The change most immediately devastating for wooing is probably the sexual revolution. For why would a man court a woman for marriage when she may be sexually enjoyed, and regularly, without it? Contrary to what the youth of the sixties believed, they were not the first to feel the power of sexual desire. Many, perhaps even most, men in earlier times avidly sought sexual pleasure prior to and outside of marriage. But they usually distinguished, as did the culture generally, between women one fooled around with and women one married, between a woman of easy virtue and a woman of virtue simply. Only respectable women were respected; one no more wanted a loose woman for one's partner than for one's mother.
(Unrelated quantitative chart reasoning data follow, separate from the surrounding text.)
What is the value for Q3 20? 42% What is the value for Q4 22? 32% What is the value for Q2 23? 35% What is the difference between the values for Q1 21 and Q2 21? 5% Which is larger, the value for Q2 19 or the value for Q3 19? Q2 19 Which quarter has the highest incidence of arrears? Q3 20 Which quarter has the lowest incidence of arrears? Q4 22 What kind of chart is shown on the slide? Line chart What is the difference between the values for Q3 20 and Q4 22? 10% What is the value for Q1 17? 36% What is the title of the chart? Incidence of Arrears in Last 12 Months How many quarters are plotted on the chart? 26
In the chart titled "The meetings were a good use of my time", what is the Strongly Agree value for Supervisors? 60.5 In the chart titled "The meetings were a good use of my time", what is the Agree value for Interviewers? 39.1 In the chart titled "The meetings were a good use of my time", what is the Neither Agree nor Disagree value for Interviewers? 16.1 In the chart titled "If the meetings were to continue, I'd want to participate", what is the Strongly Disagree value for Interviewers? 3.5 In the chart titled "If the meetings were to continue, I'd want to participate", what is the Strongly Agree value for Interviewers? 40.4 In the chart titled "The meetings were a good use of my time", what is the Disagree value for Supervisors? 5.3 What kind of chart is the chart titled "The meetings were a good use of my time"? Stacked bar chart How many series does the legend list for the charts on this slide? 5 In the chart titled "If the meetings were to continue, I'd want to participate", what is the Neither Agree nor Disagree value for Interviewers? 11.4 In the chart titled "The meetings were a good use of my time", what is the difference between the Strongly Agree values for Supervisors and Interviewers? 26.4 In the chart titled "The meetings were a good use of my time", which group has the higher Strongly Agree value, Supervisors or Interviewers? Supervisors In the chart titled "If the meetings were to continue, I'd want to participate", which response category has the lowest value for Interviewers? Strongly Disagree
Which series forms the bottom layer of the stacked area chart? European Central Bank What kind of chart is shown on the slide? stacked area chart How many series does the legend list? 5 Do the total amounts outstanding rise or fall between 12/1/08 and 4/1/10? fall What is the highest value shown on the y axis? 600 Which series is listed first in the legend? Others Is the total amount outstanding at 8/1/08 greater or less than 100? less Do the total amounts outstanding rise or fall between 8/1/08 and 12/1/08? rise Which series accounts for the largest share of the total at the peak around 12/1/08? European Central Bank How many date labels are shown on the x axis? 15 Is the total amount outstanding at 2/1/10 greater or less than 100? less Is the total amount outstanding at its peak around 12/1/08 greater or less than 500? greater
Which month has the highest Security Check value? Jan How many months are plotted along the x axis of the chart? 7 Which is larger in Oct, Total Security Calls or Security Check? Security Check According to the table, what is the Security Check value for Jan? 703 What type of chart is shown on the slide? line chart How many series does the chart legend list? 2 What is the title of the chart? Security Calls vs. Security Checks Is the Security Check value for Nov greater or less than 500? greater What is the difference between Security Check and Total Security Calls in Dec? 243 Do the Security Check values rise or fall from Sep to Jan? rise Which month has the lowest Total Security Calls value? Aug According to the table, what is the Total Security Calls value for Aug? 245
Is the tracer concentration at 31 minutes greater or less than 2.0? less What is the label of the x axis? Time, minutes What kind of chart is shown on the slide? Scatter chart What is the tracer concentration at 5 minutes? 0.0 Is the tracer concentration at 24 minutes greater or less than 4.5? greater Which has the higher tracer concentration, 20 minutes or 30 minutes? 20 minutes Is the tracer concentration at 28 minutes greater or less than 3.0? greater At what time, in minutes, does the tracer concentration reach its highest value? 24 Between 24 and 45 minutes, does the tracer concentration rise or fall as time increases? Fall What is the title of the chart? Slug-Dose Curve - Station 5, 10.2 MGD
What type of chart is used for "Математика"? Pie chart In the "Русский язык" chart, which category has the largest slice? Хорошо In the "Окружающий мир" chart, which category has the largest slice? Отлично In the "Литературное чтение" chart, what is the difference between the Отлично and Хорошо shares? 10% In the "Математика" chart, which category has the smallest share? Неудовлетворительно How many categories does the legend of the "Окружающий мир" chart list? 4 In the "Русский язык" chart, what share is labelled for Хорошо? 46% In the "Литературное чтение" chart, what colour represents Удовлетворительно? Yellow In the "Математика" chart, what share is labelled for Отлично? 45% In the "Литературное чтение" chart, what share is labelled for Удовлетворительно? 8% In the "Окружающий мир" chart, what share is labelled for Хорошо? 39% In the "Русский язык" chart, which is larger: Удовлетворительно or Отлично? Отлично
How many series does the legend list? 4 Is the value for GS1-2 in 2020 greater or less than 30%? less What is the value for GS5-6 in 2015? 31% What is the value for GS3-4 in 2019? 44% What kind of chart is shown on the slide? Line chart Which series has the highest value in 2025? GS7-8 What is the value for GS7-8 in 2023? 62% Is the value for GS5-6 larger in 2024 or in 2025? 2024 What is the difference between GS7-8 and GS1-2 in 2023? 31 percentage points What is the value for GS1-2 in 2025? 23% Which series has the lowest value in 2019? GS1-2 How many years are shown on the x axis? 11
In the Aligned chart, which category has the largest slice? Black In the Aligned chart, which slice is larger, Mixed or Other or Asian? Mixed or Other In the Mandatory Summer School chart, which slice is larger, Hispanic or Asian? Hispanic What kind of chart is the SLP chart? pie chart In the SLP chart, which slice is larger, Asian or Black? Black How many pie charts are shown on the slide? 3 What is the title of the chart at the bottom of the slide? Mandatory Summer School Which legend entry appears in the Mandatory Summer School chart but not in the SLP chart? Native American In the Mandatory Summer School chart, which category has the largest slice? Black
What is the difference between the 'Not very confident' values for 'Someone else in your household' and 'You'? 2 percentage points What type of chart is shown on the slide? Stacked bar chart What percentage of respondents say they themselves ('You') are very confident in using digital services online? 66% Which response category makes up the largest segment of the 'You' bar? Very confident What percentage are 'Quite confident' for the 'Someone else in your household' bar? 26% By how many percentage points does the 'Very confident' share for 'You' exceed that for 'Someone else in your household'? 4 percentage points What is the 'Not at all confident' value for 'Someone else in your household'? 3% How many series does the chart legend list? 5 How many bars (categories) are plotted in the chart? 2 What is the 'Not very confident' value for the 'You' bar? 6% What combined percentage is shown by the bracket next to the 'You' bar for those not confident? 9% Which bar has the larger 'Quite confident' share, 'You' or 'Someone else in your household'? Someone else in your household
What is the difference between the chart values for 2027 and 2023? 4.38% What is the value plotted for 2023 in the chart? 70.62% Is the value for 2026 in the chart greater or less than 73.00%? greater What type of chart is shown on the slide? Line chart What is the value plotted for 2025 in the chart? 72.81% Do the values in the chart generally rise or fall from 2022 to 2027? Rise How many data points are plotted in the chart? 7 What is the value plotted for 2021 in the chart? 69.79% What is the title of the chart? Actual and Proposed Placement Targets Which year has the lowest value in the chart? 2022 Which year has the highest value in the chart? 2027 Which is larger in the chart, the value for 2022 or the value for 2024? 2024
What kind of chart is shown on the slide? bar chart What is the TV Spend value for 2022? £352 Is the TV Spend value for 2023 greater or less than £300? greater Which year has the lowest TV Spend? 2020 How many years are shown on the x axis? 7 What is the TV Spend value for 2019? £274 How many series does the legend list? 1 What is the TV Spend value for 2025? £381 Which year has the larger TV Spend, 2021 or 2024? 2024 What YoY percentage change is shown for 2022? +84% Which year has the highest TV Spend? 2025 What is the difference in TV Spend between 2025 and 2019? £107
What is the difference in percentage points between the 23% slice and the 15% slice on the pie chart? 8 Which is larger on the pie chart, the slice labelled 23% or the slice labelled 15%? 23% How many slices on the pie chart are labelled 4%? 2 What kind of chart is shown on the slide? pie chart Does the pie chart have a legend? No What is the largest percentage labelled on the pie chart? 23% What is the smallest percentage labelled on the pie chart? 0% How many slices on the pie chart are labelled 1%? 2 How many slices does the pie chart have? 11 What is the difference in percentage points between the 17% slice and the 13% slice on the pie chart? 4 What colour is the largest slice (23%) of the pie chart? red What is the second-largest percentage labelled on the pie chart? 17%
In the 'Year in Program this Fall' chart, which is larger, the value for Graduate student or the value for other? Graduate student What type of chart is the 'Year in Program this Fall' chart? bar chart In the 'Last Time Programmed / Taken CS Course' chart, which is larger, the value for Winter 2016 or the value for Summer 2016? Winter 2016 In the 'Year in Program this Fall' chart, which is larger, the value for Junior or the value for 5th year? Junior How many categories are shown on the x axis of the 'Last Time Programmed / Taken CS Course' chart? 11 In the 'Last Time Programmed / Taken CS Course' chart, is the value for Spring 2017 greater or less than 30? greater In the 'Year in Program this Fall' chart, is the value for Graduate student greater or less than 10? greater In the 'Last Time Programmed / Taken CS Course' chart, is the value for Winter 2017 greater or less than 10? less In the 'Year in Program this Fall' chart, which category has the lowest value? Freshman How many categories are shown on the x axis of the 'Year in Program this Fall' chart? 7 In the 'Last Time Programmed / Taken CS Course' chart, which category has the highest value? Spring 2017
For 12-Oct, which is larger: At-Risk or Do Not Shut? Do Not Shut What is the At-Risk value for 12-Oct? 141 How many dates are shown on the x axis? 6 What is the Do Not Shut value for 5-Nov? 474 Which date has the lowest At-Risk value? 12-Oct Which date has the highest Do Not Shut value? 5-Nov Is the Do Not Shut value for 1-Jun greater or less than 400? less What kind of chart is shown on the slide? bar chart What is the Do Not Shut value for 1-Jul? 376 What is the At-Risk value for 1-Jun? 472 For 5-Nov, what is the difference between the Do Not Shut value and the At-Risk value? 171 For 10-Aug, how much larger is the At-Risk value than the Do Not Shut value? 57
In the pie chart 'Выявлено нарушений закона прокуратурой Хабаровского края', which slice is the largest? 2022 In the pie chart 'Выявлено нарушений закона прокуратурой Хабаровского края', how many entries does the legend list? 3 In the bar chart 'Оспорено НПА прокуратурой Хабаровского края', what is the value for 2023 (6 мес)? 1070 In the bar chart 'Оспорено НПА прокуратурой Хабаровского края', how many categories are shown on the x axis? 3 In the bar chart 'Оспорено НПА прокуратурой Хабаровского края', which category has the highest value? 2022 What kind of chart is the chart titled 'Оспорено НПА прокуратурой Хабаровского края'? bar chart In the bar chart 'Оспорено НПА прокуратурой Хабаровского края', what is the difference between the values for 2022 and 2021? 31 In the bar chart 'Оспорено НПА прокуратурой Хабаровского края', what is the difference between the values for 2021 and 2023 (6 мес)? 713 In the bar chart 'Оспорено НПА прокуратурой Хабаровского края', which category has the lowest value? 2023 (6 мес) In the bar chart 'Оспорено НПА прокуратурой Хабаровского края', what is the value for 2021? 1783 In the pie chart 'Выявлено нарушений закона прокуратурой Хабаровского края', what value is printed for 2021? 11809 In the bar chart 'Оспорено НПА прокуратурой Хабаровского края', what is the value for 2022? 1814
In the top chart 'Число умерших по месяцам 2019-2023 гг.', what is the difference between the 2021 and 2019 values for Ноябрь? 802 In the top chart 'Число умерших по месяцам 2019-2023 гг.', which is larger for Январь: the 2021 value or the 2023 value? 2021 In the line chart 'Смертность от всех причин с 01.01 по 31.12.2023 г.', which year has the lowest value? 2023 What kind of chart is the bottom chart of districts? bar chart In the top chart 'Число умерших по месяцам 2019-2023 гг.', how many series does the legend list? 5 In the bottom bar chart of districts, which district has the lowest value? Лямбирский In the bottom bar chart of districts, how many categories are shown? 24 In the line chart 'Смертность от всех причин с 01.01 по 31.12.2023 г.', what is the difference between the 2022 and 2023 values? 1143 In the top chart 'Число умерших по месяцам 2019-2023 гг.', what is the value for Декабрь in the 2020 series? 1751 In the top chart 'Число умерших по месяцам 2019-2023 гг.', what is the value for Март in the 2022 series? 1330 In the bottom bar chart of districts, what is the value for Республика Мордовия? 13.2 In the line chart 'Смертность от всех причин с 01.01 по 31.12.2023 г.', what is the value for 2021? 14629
The supreme virtue of the virtuous woman was modesty, a form of sexual self-control, manifested not only in chastity but in decorous dress and manner, speech and deed, and in reticence in the display of her well- banked affections. A virtue, as it were, made for courtship, it served simultaneously as a source of attraction and a spur to manly ardor, a guard against a woman's own desires, as well as a defense against unworthy suitors. A fine woman understood that giving her body (in earlier times, even her kiss) meant giving her heart, which was too precious to be bestowed on anyone who would not prove himself worthy, at the very least by pledging himself in marriage to be her defender and lover forever.
Once female modesty became a first casualty of the sexual revolution, even women eager for marriage lost their greatest power to hold and to discipline their prospective mates. For it is a woman's refusal of sexual importunings, coupled with hints or promises of later gratification, that is generally a necessary condition of transforming a man's lust into love. Women also lost the capacity to discover their own genuine longings and best interests. For only by holding herself in reserve does a woman gain the distance and self-command needed to discern what and whom she truly wants and to insist that the ardent suitor measure up. While there has always been sex without love, easy and early sexual satisfaction makes love and real intimacy less, not more, likely — for both men and women. Everyone's prospects for marriage were — are — sacrificed on the altar of pleasure now.